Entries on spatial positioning

※

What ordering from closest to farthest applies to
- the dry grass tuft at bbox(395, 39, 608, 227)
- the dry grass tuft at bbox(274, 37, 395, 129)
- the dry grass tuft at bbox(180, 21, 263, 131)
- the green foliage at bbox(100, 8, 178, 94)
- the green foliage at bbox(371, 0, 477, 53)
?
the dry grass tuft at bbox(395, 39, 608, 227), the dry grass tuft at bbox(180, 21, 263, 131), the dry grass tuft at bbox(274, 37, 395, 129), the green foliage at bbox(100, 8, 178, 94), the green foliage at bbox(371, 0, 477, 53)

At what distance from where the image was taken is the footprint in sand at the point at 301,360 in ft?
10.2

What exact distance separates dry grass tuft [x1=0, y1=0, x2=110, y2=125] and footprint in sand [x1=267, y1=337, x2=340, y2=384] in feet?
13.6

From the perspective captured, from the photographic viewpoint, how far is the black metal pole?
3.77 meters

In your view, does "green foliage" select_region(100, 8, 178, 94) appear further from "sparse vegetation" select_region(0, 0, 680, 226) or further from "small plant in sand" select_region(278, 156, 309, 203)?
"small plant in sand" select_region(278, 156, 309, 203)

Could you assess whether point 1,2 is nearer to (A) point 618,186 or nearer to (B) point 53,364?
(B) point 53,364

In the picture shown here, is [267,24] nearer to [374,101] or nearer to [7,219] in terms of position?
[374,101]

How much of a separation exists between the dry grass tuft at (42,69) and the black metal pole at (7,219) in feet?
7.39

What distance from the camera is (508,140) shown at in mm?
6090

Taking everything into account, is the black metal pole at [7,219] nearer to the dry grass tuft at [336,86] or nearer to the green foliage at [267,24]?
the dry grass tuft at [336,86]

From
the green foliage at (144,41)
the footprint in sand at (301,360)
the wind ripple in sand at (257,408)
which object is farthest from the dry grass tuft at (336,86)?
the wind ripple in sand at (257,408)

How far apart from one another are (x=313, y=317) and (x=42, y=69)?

※

## PROBLEM REQUIREMENTS
Put every line of the rows above into a numbered list, leaving out the blank lines.

## TASK SOLUTION
1. What ordering from closest to farthest applies to
2. - the dry grass tuft at bbox(395, 39, 608, 227)
3. - the dry grass tuft at bbox(274, 37, 395, 129)
4. - the dry grass tuft at bbox(180, 21, 263, 131)
5. - the green foliage at bbox(100, 8, 178, 94)
6. - the green foliage at bbox(371, 0, 477, 53)
7. ?
8. the dry grass tuft at bbox(395, 39, 608, 227), the dry grass tuft at bbox(180, 21, 263, 131), the dry grass tuft at bbox(274, 37, 395, 129), the green foliage at bbox(100, 8, 178, 94), the green foliage at bbox(371, 0, 477, 53)
9. At what distance from where the image was taken is the footprint in sand at the point at 301,360 in ft?
10. 10.2
11. What exact distance separates dry grass tuft [x1=0, y1=0, x2=110, y2=125] and footprint in sand [x1=267, y1=337, x2=340, y2=384] in feet?
12. 13.6
13. From the perspective captured, from the photographic viewpoint, how far is the black metal pole?
14. 3.77 meters
15. In your view, does "green foliage" select_region(100, 8, 178, 94) appear further from "sparse vegetation" select_region(0, 0, 680, 226) or further from "small plant in sand" select_region(278, 156, 309, 203)?
16. "small plant in sand" select_region(278, 156, 309, 203)
17. Could you assess whether point 1,2 is nearer to (A) point 618,186 or nearer to (B) point 53,364?
18. (B) point 53,364
19. In the picture shown here, is [267,24] nearer to [374,101] or nearer to [7,219] in terms of position?
20. [374,101]
21. How much of a separation exists between the dry grass tuft at (42,69) and the black metal pole at (7,219) in feet?
22. 7.39
23. What distance from the camera is (508,140) shown at in mm?
24. 6090
25. Taking everything into account, is the black metal pole at [7,219] nearer to the dry grass tuft at [336,86] or nearer to the green foliage at [267,24]?
26. the dry grass tuft at [336,86]
27. From
28. the green foliage at (144,41)
29. the footprint in sand at (301,360)
30. the wind ripple in sand at (257,408)
31. which object is farthest from the dry grass tuft at (336,86)?
32. the wind ripple in sand at (257,408)
33. How far apart from one another are (x=313, y=317) and (x=42, y=69)?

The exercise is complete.